◆ DOCUMENT ◆

-------

Trop vite. Trop chaud.

L'autre grand favori, double champion du monde, le Kényan Abel Kirui, l'a rattrapé, avec un Ougandais qui n'était sur aucun radar: Stephen Kiprotich (il a appartient à la même fameuse tribu de coureurs kalenjin que Kipsang, qui s'étend des deux côtés de la frontière Ouganda-Kenya).

Le trio s'est disloqué au 37e kilomètre, quand l'Ougandais s'est rendu compte, stupéfait, qu'il avait encore des jambes pour sprinter.

Il a décidé que 40 ans, c'était assez attendu entre deux médailles d'or olympiques pour son pays de 34 millions de personnes. Il a passé le fil d'arrivée avec un temps de 2 h 08:01.

Il souriait tellement, on cherchait nos lunettes fumées. Il disait «merci beaucoup» à chaque question. Il n'a jamais pensé qu'il pourrait gagner contre les gars avec qui il s'entraîne au Kenya. «On n'a pas les installations chez nous.»

Même à l'arrivée, il regardait encore derrière, l'air de dire: où sont-ils passés?

- D'où sortez-vous, vous êtes un inconnu?

- J'étais un inconnu, je suis connu, je suis content, a dit l'Ougandais.

Kipsang Kiprotich a fini avec le bronze: «Je suis parti vite, parce que je me disais que si la course était lente, on aurait des problèmes avec les Éthiopiens à la fin.»

-------

◆ DONNÉES BRUTES ◆
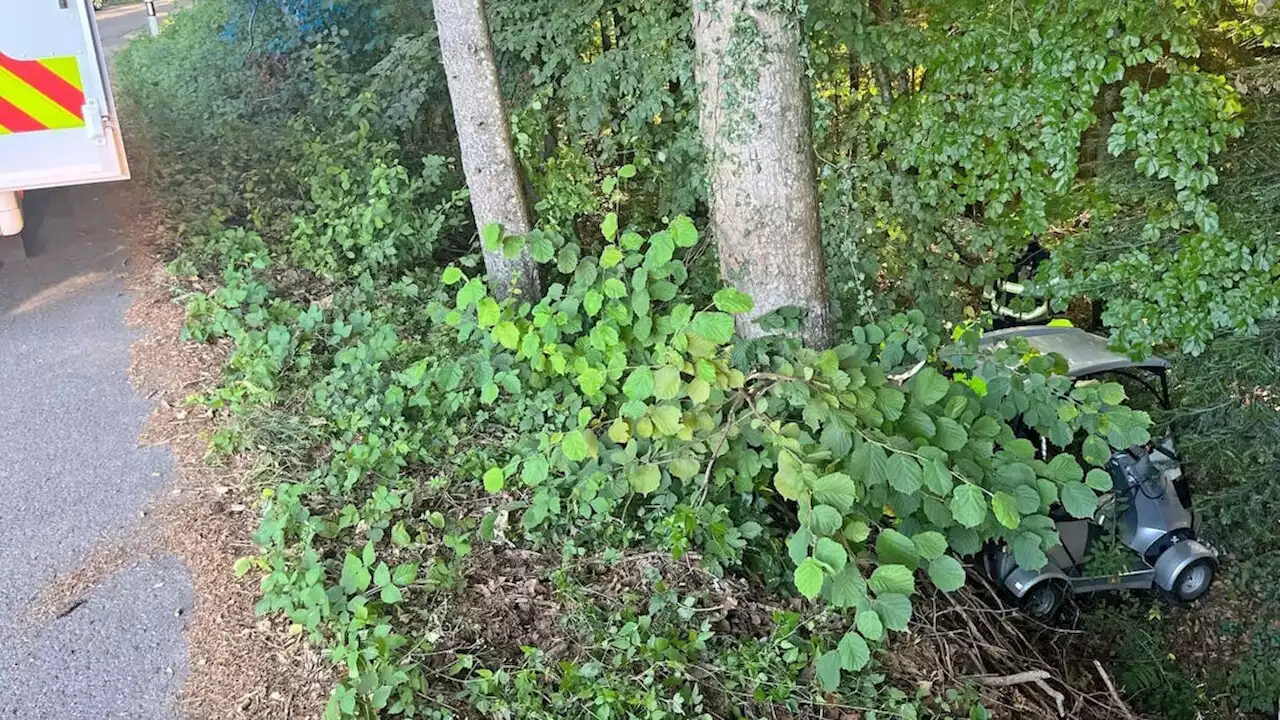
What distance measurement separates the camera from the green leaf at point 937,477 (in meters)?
3.14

-------

◆ TRAVAUX ◆
1. Dans le récit de la course, à quel kilomètre le trio de tête s'est-il disloqué ?
2. Reprenez le récit de la course à la suite de sa dernière phrase et prolongez-le de quelques lignes.

◆ RÉSULTATS ◆
1. Au 37e kilomètre.

2.
Pour ça, il a eu raison: les Éthiopiens ont été invisibles et, blessés ou humiliés, ils ont tous abandonné la course après la moitié.

On a demandé au gagnant ce qu'il pensait de Bolt, qui se dit le meilleur. «Quand on compare au volume incroyable d'entraînement des marathoniens, c'est pas vous, les meilleurs?»

- Ah non, celle-là je n'y réponds pas! a dit le gagnant, hilare.

Kipsang a plongé: «Bolt, ça lui a pris du temps à en arriver là. Il est le plus rapide. Ça lui donne confiance de se dire le meilleur. C'est correct. Mais dans un marathon, on ne peut pas parler comme ça. C'est long, et tu ne sais pas dans quelle forme les autres sont comparativement à toi. Aujourd'hui, Stephen était le meilleur d'entre nous. La vie continue et je vais encore essayer de battre le record du monde.»

Kirui aurait bien aimé rapporter l'or au Kenya, après Samuel Wanjiru à Pékin (mort depuis dans une scène familiale tragique qui a fini en un suicide nébuleux). «Mais deux sur trois, c'est très bien.»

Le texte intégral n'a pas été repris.